I am sure there are those who would disagree with the Dollard thesis, but it is worth considering in these presidential election days when news organizations assail us daily with prognostications about how the electors will vote.
How accurate are the political polls? One week the Washington Post front-pages a story based on its own poll suggesting Gov. Bill Clinton has a commanding, double-digit lead over President Bush. Several other polls published elsewhere the same day suggest Governor Clinton has a much more modest, single-digit lead. The following week, the Post backtracks, in essence conceding its story was wrong and pinpointing the frailty of polls.
In a given week, a USA Today/CNN poll gives Clinton a 12-point lead, while other polls by equally reputable news organizations give Clinton an eight-point lead.
How to explain these very substantial variances and contradictions?
All the polls currently show Bush lagging, and that may be the reality of the situation. Maybe the presidency is already irrevocably lost to him.
One wonders about the volatility of the voters this election year. How seriously committed are they to the candidates they currently say they will support next month?
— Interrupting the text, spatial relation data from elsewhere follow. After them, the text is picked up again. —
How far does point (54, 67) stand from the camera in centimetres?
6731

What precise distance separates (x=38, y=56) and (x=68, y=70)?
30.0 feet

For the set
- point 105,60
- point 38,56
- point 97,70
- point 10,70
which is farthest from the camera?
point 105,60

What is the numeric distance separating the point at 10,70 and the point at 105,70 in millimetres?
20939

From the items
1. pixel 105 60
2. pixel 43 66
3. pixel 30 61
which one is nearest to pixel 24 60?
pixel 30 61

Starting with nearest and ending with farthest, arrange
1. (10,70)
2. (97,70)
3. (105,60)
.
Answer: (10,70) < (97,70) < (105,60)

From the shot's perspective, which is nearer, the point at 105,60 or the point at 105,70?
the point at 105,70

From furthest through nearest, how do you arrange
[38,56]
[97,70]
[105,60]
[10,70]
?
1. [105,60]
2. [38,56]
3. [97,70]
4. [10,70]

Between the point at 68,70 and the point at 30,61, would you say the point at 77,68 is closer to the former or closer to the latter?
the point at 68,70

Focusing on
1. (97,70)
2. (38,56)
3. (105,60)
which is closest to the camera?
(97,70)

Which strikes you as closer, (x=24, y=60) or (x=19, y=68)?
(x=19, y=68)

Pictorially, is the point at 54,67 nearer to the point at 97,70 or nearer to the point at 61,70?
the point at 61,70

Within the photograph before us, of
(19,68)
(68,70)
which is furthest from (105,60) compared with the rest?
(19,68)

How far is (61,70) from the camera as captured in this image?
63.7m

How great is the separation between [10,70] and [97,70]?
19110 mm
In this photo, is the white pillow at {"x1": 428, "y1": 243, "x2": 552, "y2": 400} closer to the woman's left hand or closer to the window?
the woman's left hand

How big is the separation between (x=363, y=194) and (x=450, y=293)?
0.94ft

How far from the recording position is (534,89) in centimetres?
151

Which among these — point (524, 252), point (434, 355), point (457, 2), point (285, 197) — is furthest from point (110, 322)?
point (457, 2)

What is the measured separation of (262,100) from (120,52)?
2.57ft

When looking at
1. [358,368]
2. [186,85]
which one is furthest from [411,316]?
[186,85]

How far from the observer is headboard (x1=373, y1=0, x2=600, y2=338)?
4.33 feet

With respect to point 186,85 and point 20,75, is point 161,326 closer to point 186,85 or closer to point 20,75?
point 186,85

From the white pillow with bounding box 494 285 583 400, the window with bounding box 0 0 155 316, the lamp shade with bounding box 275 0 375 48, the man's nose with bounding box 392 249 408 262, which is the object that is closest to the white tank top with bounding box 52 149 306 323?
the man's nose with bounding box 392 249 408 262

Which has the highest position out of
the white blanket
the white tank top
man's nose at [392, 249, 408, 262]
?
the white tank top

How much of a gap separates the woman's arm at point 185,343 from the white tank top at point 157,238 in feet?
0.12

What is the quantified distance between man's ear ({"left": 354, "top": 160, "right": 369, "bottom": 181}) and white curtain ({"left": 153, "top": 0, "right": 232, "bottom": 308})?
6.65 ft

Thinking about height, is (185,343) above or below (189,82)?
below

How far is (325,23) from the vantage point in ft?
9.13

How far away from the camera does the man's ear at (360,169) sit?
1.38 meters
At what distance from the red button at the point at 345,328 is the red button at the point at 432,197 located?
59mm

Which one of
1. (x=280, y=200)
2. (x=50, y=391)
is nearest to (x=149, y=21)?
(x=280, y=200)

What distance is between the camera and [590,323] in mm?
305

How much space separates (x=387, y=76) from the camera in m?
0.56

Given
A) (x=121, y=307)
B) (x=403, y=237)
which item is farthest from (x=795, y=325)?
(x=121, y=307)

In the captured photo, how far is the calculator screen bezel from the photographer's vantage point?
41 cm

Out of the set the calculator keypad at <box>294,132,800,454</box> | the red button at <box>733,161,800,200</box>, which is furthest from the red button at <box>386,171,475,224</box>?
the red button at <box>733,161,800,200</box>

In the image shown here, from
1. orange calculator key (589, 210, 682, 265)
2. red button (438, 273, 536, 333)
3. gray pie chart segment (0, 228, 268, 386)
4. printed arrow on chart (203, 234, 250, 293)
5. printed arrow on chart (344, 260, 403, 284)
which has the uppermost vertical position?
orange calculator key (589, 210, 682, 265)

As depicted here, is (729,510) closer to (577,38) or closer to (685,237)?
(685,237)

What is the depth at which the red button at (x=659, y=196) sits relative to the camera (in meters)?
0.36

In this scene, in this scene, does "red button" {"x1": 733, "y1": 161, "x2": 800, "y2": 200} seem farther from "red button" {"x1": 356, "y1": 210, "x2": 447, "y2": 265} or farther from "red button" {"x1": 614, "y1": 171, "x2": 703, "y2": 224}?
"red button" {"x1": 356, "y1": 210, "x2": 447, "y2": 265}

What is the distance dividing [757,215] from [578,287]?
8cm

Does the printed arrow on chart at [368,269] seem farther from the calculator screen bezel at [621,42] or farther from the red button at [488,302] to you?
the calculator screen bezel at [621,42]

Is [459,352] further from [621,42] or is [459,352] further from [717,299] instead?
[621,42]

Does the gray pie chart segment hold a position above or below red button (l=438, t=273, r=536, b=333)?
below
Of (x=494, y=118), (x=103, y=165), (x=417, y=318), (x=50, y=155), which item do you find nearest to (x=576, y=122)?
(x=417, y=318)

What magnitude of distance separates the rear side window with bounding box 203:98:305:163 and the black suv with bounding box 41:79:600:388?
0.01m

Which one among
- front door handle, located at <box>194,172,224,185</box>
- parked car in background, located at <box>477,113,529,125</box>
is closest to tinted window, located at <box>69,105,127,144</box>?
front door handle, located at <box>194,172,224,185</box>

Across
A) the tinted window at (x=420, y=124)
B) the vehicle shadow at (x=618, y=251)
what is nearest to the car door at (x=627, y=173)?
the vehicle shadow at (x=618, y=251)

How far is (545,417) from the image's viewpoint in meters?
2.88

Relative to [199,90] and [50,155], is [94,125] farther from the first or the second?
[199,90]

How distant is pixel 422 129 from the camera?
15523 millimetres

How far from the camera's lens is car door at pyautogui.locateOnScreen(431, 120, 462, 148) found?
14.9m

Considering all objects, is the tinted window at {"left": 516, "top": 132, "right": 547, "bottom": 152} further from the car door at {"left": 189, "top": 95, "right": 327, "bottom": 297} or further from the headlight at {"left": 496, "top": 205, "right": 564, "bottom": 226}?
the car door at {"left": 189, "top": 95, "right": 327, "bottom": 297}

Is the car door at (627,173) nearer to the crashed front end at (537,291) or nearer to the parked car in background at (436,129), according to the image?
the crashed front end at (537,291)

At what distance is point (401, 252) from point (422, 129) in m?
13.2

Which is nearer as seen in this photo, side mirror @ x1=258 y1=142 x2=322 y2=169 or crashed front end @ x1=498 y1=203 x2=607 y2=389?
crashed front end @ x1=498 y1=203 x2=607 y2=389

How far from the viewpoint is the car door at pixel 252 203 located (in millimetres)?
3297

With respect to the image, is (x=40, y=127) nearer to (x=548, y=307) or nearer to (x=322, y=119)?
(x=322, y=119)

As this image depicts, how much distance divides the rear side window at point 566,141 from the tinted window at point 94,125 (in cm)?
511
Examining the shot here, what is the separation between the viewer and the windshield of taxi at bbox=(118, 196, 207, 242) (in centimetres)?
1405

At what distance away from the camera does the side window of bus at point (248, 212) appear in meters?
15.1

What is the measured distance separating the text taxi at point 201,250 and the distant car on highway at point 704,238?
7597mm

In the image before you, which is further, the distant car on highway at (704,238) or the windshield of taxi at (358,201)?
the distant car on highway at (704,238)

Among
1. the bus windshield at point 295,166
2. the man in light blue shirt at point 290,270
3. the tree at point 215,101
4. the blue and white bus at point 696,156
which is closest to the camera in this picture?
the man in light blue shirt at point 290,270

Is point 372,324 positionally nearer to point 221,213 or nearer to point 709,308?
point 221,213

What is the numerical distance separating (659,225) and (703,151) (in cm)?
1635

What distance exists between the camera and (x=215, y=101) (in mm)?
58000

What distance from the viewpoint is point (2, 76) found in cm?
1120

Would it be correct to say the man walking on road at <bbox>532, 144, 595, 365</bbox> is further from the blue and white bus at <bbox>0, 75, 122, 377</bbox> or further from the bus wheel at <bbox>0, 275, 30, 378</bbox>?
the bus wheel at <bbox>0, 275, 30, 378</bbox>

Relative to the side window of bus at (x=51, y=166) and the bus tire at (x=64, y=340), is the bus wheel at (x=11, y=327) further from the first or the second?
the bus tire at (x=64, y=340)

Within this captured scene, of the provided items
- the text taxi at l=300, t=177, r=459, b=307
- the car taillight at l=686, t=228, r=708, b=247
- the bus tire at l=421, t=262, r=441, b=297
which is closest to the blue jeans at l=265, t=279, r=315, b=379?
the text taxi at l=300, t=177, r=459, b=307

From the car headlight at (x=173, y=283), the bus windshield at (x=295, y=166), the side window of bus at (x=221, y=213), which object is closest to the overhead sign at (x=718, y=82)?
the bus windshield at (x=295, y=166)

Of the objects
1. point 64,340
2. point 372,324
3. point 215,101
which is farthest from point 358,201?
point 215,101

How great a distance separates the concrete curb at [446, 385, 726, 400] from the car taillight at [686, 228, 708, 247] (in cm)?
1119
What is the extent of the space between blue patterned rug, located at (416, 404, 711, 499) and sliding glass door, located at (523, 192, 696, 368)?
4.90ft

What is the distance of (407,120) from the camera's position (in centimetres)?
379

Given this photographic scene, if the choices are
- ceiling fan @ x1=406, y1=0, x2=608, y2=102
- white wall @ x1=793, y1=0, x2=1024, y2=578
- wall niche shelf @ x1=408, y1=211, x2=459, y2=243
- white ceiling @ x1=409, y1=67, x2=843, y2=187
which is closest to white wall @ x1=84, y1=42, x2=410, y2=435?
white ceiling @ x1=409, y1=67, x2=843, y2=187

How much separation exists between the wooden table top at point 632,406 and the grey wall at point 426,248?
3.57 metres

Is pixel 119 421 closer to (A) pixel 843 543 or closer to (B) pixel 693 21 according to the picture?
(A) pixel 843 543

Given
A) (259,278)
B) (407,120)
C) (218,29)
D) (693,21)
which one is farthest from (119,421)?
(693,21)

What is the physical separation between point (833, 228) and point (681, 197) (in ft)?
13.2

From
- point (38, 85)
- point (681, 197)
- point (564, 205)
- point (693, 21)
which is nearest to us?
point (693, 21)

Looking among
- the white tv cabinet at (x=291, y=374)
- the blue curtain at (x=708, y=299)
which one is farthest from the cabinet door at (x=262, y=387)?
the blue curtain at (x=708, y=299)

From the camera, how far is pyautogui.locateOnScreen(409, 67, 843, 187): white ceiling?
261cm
One wonders about the alienated voters. The Wall Street Journal said last week that it's becoming increasingly tricky for pollsters to take their political pulse. How to distinguish between the views of those who will readily respond to a poll and those who won't?
One wonders about those who will not vote, but who are telling the pollsters they will.
One wonders about those who are telling the pollsters they will vote for one candidate because they don't want to admit they're voting for the other.
One wonders about the voters afflicted by the bandwagon syndrome - who haven't really made up their minds but who tell pollsters they are voting for the candidate currently in the lead.
One wonders about the army of uncommitted - the voters who won't make up their minds whom to vote for until the ballot is in front of them on polling day.
If we are to believe the polls, the victory in Sunday's presidential debate went to Ross Perot, who with his folksy twang, his sharp one-liners, and his self-deprecating humor brought entertaining sparkle to an otherwise somber exchange.
But Mr. Perot is not going to be the next president, nor is he really likely to determine the outcome between the two other contenders.
That, despite what they now may say to the pollsters, will be determined by the voters when they enter the polling booths Nov. 3. That is the only true gauge of what the voters think.